__Text under study__:
▬▬▬▬▬▬
Docs » Getting Started » Concepts » SignalFlow Analytics Language

SignalFlow Analytics Language

The heart of the SignalFx platform is a streaming, real-time analytics engine that executes computations written in a flexible language named SignalFlow. Examples of the computations that are commonly used include:

  • Comparisons with historical norms, e.g. on a week-over-week basis
  • Population overviews using a distributed percentile chart
  • Detecting if the rate of change (or other metric expressed as a ratio, such as a service level objective) has exceeded a critical threshold
  • Finding correlated dimensions, e.g. to determine which service is most correlated with alerts for low disk space

For the most part, these computations are created using a simple Chart Builder UI that allows you to easily specify what metric time series you want to use and what analytical functions you want to apply to them. More advanced users can create SignalFlow programs directly via the SignalFx API.

SignalFlow includes a large library of built-in analytical functions that take a metrics time series as an input, perform computations on its datapoints, and output time series that are the result of the computation.
▬▬▬▬▬▬
__Information shown__:

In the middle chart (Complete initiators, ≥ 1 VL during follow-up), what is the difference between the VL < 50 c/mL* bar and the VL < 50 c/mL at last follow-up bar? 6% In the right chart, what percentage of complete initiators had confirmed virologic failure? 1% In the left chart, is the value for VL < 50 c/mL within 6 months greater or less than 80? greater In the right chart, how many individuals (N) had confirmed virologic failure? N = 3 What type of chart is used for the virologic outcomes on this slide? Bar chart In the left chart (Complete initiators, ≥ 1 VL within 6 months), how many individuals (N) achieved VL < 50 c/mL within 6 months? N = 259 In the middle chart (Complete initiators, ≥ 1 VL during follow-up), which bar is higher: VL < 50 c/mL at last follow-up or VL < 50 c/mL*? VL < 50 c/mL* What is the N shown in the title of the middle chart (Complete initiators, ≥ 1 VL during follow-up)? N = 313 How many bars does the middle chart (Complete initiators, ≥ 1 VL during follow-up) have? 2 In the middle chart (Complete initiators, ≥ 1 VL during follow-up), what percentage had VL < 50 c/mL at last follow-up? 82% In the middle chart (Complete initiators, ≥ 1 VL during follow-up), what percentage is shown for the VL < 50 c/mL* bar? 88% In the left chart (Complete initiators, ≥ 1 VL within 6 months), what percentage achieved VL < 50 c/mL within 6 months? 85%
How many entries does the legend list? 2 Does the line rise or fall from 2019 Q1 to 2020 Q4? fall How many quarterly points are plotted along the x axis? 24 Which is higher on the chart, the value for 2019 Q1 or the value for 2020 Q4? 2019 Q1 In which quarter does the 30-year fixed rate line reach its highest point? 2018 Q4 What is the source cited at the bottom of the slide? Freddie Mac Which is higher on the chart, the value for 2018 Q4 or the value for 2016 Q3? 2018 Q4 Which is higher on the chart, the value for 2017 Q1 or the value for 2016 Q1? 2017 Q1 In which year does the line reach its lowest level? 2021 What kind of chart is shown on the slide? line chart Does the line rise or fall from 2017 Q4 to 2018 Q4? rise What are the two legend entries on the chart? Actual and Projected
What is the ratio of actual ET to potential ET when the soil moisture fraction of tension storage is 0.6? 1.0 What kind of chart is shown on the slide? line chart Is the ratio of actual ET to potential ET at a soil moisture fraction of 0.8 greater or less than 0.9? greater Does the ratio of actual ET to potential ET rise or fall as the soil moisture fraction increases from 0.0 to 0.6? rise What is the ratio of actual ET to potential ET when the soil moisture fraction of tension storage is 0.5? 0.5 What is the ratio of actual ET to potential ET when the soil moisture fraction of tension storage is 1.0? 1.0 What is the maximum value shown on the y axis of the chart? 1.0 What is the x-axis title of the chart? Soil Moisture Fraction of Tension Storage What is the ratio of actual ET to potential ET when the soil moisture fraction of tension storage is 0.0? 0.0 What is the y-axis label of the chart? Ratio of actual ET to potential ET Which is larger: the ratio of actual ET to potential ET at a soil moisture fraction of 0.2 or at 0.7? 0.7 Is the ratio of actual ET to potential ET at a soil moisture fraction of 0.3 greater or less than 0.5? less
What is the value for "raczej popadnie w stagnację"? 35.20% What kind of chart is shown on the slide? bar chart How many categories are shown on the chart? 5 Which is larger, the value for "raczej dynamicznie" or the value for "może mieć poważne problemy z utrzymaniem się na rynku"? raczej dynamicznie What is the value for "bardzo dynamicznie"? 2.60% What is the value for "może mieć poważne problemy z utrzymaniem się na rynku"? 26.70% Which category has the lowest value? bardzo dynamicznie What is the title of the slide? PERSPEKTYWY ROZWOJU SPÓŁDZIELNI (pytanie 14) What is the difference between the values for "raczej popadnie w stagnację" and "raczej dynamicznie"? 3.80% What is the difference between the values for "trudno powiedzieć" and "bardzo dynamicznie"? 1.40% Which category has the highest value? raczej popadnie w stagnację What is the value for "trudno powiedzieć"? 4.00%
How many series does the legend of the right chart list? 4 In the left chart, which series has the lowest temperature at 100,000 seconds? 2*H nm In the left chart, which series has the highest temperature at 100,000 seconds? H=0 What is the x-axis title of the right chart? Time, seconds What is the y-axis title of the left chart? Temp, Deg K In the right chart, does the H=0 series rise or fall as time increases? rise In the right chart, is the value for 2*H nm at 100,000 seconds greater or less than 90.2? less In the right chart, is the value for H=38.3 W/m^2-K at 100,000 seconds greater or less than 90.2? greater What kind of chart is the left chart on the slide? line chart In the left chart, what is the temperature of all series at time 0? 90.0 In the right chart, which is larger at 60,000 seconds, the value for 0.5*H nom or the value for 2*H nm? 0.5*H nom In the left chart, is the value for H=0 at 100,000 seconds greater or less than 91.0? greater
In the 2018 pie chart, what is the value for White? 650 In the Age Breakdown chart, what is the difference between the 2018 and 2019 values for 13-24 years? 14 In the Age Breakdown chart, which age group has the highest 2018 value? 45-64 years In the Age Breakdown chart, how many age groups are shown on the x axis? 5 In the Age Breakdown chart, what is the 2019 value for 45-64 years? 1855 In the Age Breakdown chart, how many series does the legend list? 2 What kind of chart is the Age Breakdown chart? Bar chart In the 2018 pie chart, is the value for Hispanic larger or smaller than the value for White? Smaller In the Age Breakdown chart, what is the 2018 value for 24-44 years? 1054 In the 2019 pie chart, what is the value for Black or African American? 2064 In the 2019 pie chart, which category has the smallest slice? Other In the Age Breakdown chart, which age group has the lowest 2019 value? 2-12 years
▬▬▬▬▬▬
__Apply what you read__:
(A) In the SignalFlow documentation, rewrite the stretch from "For the most" through "the SignalFx API.", swapping "Chart Builder UI" for "Chart Editor UI".
(B) Name every example of a commonly used computation given in the bulleted list of the SignalFlow documentation.
(C) Continue the SignalFlow documentation after its final sentence.
The records have no connection to the SignalFlow documentation.

__Your responses__:
(A)
For the most part, these computations are created using a simple Chart Editor UI that allows you to easily specify what metric time series you want to use and what analytical functions you want to apply to them. More advanced users can create SignalFlow programs directly via the SignalFx API.

(B)
- Comparisons with historical norms, e.g. on a week-over-week basis
- Population overviews using a distributed percentile chart
- Detecting if the rate of change (or other metric expressed as a ratio, such as a service level objective) has exceeded a critical threshold
- Finding correlated dimensions, e.g. to determine which service is most correlated with alerts for low disk space

(C)
Aggregations and transformations

Many of the built-in analytical functions are able to perform computations on time series in two ways: aggregations and transformations.

Aggregations operate across all of the datapoints at a single instance in time, e.g. the average CPU utilization across a group of 10 servers at time t, t+1, t+2 etc. In contrast, transformations operate in parallel on each time series over a window of time and yield one output time series for each input time series. A simple example of a transformation is a moving average.

SignalFx supports the daisy-chaining of analytical functions, such that the output of one is fed in as the input to another.

Other functions

Beyond aggregations and transformations, SignalFx also offers a variety of other useful functions. Commonly used functions include:

  • timeshift, which retrieves a datapoint from a specified time offset in the past
  • exclude, which provides the ability to filter time series by value, rather than by source

As with other analytical functions, these functions can be used in concert with others to produce more sophisticated computations. For example, exclude can be used with sum to achieve a result akin to the sumif() function found in popular spreadsheet applications.


On top of analytics functions, SignalFx also offers the ability to create arbitrary mathematical expressions that refer to preceding computations as variables, via either the Chart Builder UI or the SignalFlow API. These expressions can be used to define anything from ratios (e.g. ratio of HTTP response codes received that are 200s to those that are 400s or 500s) to derived metrics (e.g. = cache.hits + cache.misses), rates of change, or essentially anything that can be formulated by the user as an equation.